DATASET:
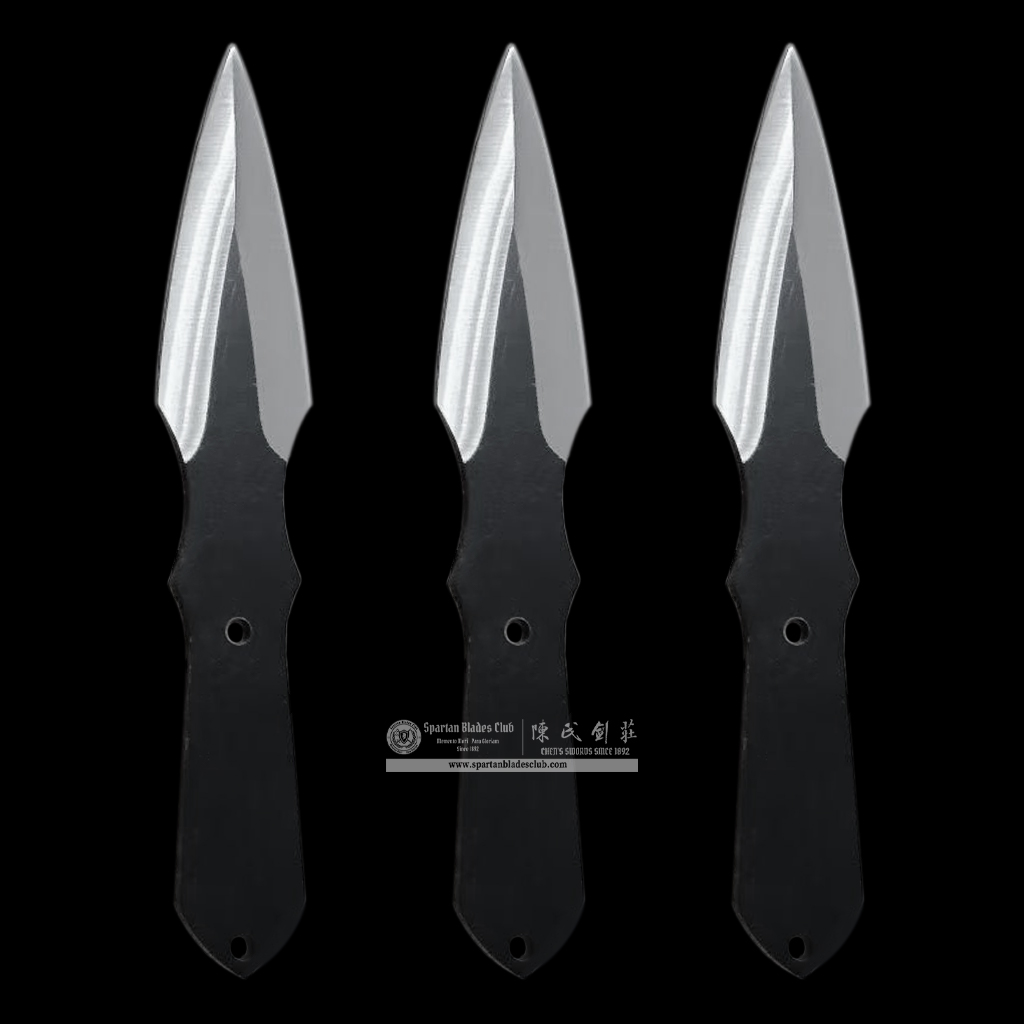 PX05 | Shadow Throwing Dart | Black | Battle-Ready | Spartan Blades Club | CHEN'S SWORDS 1892 - Spartan Blades Club - 陳氏劍莊1892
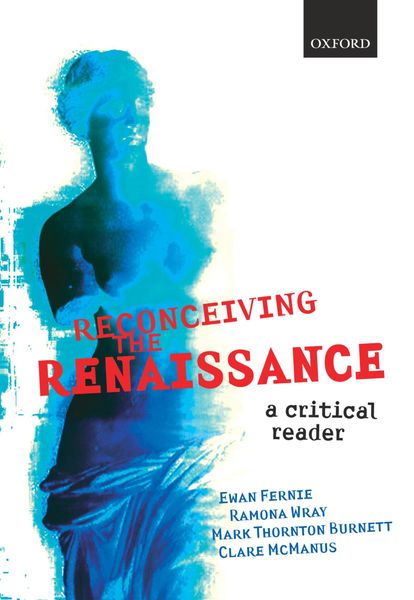 Produktbild: Reconceiving the Renaissance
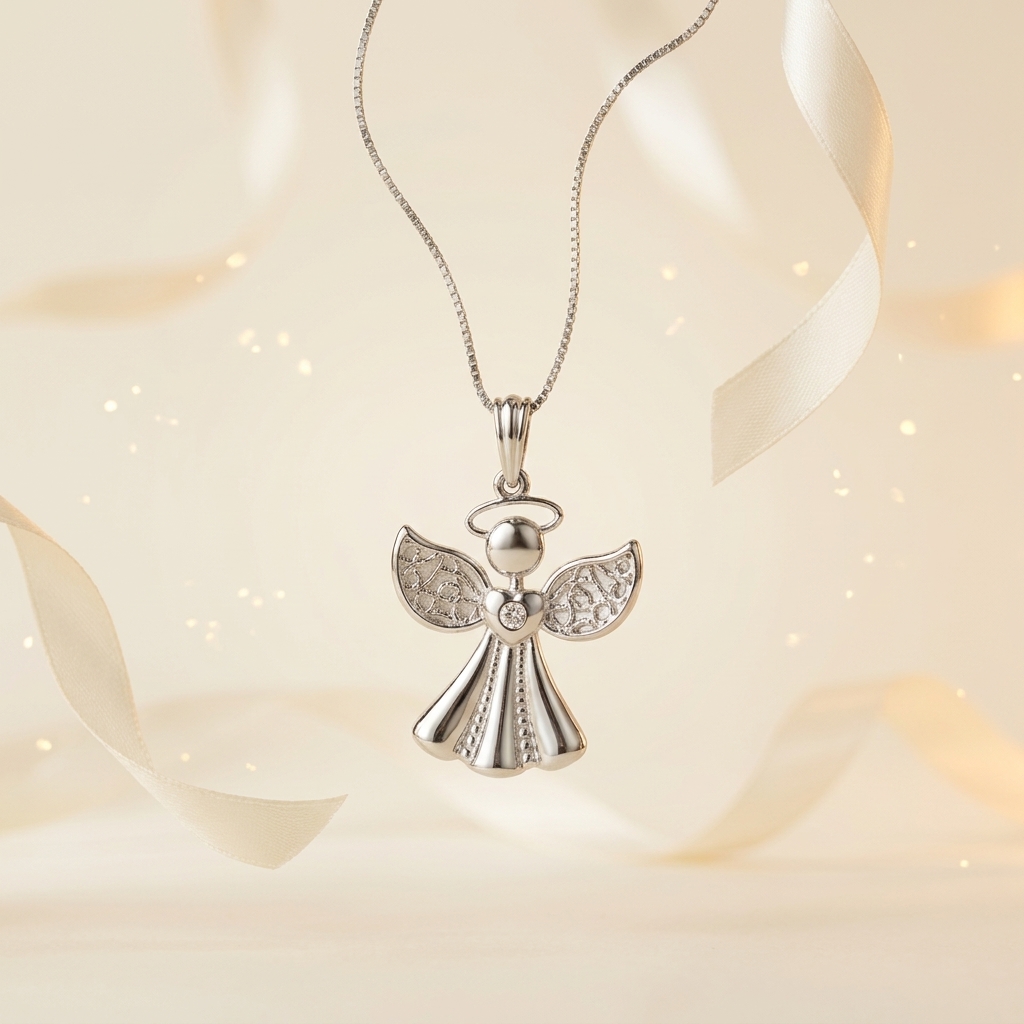 Angel Necklace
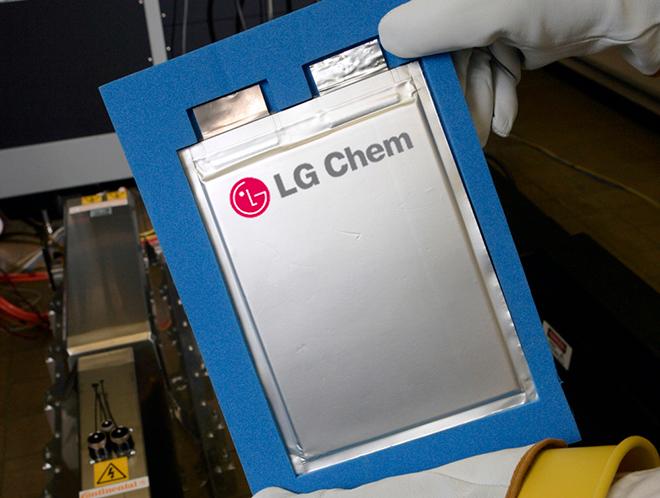LG Chem может стать новым поставщиком аккумуляторов для Samsung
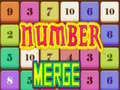 Игри Number Merge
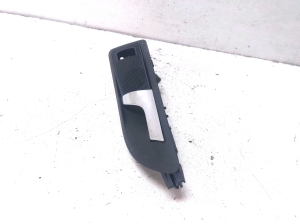 Skoda Yeti (2009–2017) Front door inner handle 1Z0837247 - 4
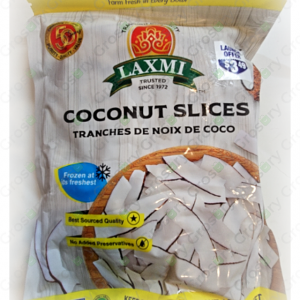 Laxmi Coconut Slices (14 Oz)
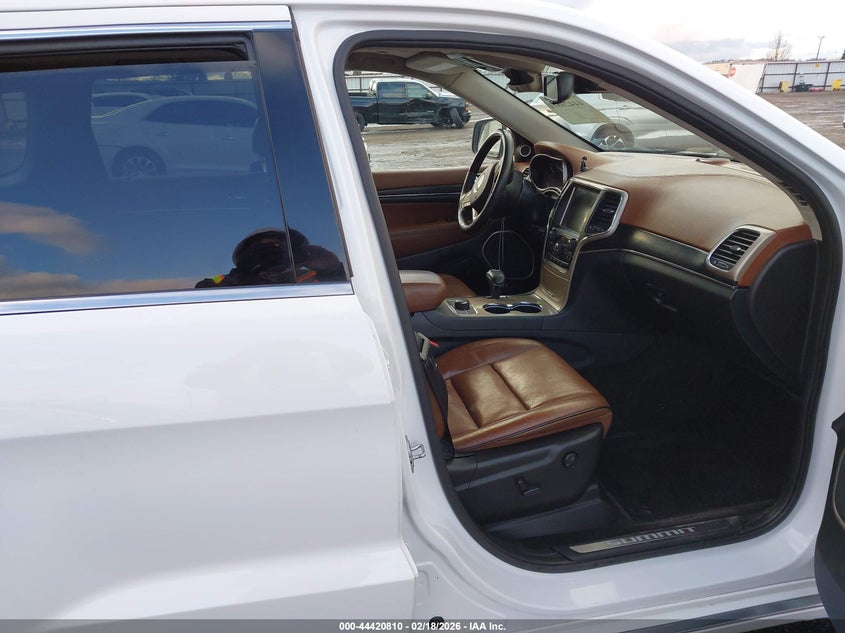 2015 Jeep Grand Cherokee Summit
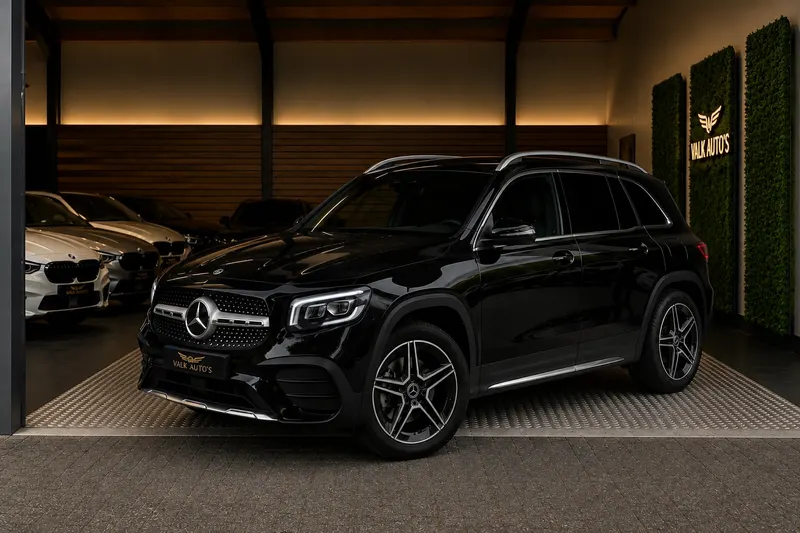 Mercedes-Benz GLB-Klasse (2020)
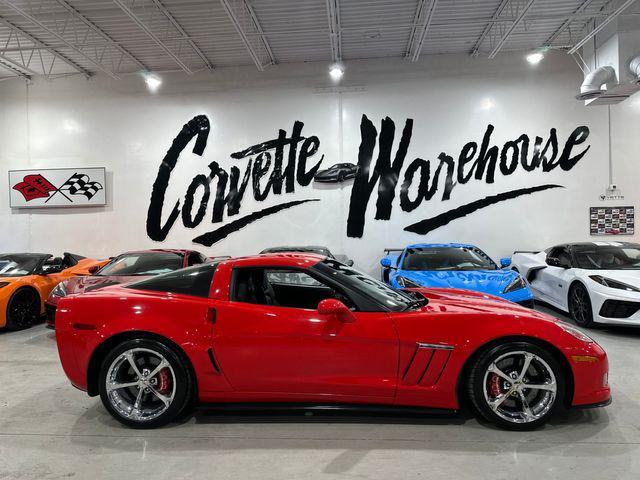 used 2012 Chevrolet Corvette car, priced at $38,995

ACTIVITY: Reproduce the records above exactly, leaving out every picture they contain.

ANSWER FOR THIS EXERCISE:
 PX05 | Shadow Throwing Dart | Black | Battle-Ready | Spartan Blades Club | CHEN'S SWORDS 1892 - Spartan Blades Club - 陳氏劍莊1892
 Produktbild: Reconceiving the Renaissance
 Angel Necklace
LG Chem может стать новым поставщиком аккумуляторов для Samsung
 Игри Number Merge
 Skoda Yeti (2009–2017) Front door inner handle 1Z0837247 - 4
 Laxmi Coconut Slices (14 Oz)
 2015 Jeep Grand Cherokee Summit
 Mercedes-Benz GLB-Klasse (2020)
 used 2012 Chevrolet Corvette car, priced at $38,995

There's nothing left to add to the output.